Merchants will be banned from surcharging the cost of accepting credit and debit card payments from October 1 this year, in a suite of controversial reforms the Reserve Bank of Australia (RBA) hopes will ultimately drive down costs for traders and consumers.
Businesses pay a percentage of each transaction in fees each time they accept a card payment, and can currently offset those fees by passing them directly to customers.
Australian consumers pay an estimated $1.6 billion in surcharges each year.
But after months of consultation and deliberation, the RBA’s Payments System Board on Tuesday said it would lift a prohibition on the eftpos, Mastercard and Visa networks from issuing ‘no surcharging’ rules.
Removing that prohibition will effectively ban surcharging overall.
The RBA conclusions paper found today’s surcharging regime — which provides a price signal to consumers, helping them choose lower-cost payment options — is no longer working as intended.

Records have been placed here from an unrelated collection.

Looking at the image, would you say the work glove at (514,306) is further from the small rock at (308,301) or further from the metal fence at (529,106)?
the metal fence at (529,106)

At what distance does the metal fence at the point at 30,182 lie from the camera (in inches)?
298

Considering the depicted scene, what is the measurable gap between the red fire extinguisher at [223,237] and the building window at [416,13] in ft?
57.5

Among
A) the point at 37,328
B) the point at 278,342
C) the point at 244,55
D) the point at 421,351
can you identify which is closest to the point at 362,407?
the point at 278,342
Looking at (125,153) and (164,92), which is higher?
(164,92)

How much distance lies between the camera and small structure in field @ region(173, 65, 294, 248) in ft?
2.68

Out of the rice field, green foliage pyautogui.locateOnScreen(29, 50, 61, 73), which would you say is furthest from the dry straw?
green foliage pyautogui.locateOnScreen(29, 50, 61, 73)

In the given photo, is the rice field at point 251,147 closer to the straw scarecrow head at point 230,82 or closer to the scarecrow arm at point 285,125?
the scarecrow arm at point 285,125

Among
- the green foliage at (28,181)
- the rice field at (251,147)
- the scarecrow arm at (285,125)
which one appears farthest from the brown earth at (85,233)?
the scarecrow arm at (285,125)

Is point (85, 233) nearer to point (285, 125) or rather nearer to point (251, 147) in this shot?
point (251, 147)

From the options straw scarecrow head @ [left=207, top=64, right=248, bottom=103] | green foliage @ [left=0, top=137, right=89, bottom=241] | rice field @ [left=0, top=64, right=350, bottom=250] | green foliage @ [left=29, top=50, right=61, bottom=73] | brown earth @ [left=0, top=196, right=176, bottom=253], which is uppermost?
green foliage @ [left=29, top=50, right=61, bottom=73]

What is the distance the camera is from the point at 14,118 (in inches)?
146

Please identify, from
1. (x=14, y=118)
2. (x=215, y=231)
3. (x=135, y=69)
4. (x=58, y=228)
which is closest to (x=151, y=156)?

Blended payment plans — allowing merchants to apply a flat surcharge, even if different card payment types bear different processing fees — have weakened surcharging as a price signal, the RBA said.
Current surcharging rules are difficult to enforce, while declining cash use makes surcharging difficult to avoid, it added.
In a statement, Treasurer Jim Chalmers said the reforms are designed to “take pressure off consumers and businesses” and assist with the cost of living.
“Australians should be able to use debit and credit cards without being penalised, and that’s what this change will help to deliver,” he said.
In consultations, business representative groups warned the RBA that without other significant reforms, removing surcharges would heap extra cost pressures on small merchants.
Some 16% of Australian businesses currently apply surcharges, and the RBA anticipates many of those businesses will soon build the cost of card payment acceptance directly into their shelf pricing.
But the RBA hopes its reforms will encourage competition by payment services providers to provide cheaper services, which could ultimately drive down the price of card acceptance.
“Merchants that currently surcharge would be incentivised to review their payments plans and shop around for better deals so they can offer their customers the most competitive prices,” it said.
To ensure that occurs — and that merchants aren’t simply lumped with costs they would have previously offset with surcharges — the RBA said it will lower the cap on interchange fees.
A merchant’s payment services provider pays interchange fees to a customer’s card issuer each time a card transaction is processed.
These interchange fees, set by the card network, make up a large portion of the costs ultimately passed on to merchants.
Reducing interchange caps on domestic-issued cards, and introducing an interchange cap on foreign-issued cards, is forecast to reduce wholesale card payment costs for merchants by $910 million each year.
The RBA says these caps will provide the most benefit to small businesses, which face higher interchange fees on average compared to major businesses.
And to help businesses make the most of those reforms, the RBA says it will improve fee transparency from card networks and large acquirers.
The RBA hopes this transparency will trickle down to merchants, helping them make more efficient decisions around which payment service providers and acquirers they work with.
The extra clarity will help businesses “understand, reconcile and manage scheme fees and scrutinise fee changes,” and “make it easier for merchant customers to identify acquirers that pass on interchange reductions in full, and can help inform their decision to switch to those providers,” according to the paper.
“Small businesses will no longer have to wade through complex surcharging rules and will be armed with more information so they can shop around for card payment services that meet their needs,” said Chalmers.